If it is still possible to shame the shameless, the Mets, Steve Cohen and Rob Manfred owe a few thousand families an apology. Or, worse, a refund.
A bench press exercise alone does not cure laziness
Aaron Boone Baseball doesn’t just disappear. Not even after Gleyber Torres was briefly benched for hitting a single with a double.
A big moment in a big game will come when Juan Soto reaches a huge base short because he chose to pose at the plate before running to first base. (See: Giancarlo Stanton in Boston in the Yanks’ wild-card loss that ended the 2021 season.)
In a loss to the White Sox on Monday, Soto was ejected from first base in a close game because he decided to look at his line drive with a rebound, only to get hit with his glove while diving.
Hard-to-support WNBA star Angel Reese, who is anything but angelic, has complained that she has suffered not because of her outrageous behavior but rather because of sexism.
Last week, she posed for photos as usual, in a tiny pink bikini. But the frightened, compliant media has learned to ignore such obvious truths.
Both the Yankees’ “YES” broadcasts and the Mets’ “SNY” broadcasts continue to overlay false strike zones on the live game and then offer them as replay evidence to prove that the home plate umpire’s call was wrong.
Let’s try again: The prescribed striking zone is from the hips to the knees. It does not start at the belt line, as you see on TV.

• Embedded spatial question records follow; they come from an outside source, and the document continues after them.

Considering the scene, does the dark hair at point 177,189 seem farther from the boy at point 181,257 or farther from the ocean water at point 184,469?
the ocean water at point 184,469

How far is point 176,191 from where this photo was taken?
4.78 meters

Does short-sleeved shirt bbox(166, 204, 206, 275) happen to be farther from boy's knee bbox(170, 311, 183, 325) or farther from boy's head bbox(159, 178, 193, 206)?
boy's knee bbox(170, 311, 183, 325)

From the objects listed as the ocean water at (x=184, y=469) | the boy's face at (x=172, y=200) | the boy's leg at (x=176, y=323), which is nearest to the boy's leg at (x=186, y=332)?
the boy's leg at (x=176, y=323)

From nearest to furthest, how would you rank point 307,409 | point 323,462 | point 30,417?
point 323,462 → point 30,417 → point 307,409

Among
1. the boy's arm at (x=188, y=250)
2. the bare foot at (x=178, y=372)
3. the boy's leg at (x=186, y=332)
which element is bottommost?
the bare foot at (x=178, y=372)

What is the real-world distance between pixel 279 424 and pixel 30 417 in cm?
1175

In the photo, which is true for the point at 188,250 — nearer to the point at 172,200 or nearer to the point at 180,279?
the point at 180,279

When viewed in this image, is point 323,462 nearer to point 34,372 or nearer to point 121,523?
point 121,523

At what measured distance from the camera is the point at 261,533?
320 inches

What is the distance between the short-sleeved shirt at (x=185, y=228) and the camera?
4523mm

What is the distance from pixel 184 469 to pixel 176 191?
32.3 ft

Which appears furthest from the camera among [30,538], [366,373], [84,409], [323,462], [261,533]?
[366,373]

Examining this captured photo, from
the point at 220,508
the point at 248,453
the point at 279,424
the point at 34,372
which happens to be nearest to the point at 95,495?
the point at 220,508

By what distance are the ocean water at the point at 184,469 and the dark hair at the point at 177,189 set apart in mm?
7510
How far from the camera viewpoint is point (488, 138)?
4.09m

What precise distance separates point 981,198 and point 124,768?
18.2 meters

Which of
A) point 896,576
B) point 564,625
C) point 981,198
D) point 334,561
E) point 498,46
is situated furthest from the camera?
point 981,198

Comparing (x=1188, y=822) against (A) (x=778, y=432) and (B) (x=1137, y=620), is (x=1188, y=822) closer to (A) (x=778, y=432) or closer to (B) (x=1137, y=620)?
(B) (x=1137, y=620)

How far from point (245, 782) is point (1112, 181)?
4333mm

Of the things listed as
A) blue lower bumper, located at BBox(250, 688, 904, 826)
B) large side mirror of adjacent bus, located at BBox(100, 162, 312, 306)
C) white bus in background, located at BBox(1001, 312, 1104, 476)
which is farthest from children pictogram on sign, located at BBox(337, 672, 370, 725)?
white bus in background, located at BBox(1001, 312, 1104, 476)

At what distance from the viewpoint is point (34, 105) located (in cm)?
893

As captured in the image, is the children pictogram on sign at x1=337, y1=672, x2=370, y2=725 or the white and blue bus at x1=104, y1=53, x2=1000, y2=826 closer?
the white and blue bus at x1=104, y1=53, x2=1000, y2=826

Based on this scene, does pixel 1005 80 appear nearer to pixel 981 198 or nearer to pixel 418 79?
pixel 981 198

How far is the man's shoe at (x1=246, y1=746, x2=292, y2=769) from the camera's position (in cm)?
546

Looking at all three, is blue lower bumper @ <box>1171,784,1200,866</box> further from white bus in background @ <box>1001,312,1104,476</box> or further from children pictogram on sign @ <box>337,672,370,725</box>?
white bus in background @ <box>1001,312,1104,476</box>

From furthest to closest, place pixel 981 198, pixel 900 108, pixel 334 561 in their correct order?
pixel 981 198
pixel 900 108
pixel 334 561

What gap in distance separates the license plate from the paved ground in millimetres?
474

The only time the hitter’s size is taken into consideration is when Aaron Judge is at the plate. YES stretches this field vertically to reflect his 6-foot-tall size.
Lots of great party, little profit
The Mets have a well-rehearsed and strictly regulated order of celebration: from parading “OMG” signs in the dugout to home run skits to signaling approval in the dugout after hitting an – OMG! – single.
Does it matter that they are extremely mediocre, getting swept in Seattle and then losing two of three games at home to the Triple-A A’s? No.
Where are all the confident female activists who refuse to be silenced and protest against the fact that biological men can be easily defeated and often injured in sporting competitions by smaller, naturally weaker opponents? Why are they silent?
Or do they consider advocating fair play to be political?
With ESPN Radio-NY moving to 880, reader Jeff Cohen writes that it will be interesting when “The Michael Kay Show” airs as a pre-show to Mets games.
And as WCBS News Radio 880 sadly came to an end this month, we remember a brilliant sentence spoken on that station.
It came in 2014 from sports presenter Gordon Damer.
After Damer reported that the Phillies had traded pitcher Roberto Hernandez to the Dodgers, he added that Hernandez was formerly known as Fausto Carmona.
He concluded with the news that the Phils “will receive two players whose names will be announced later.”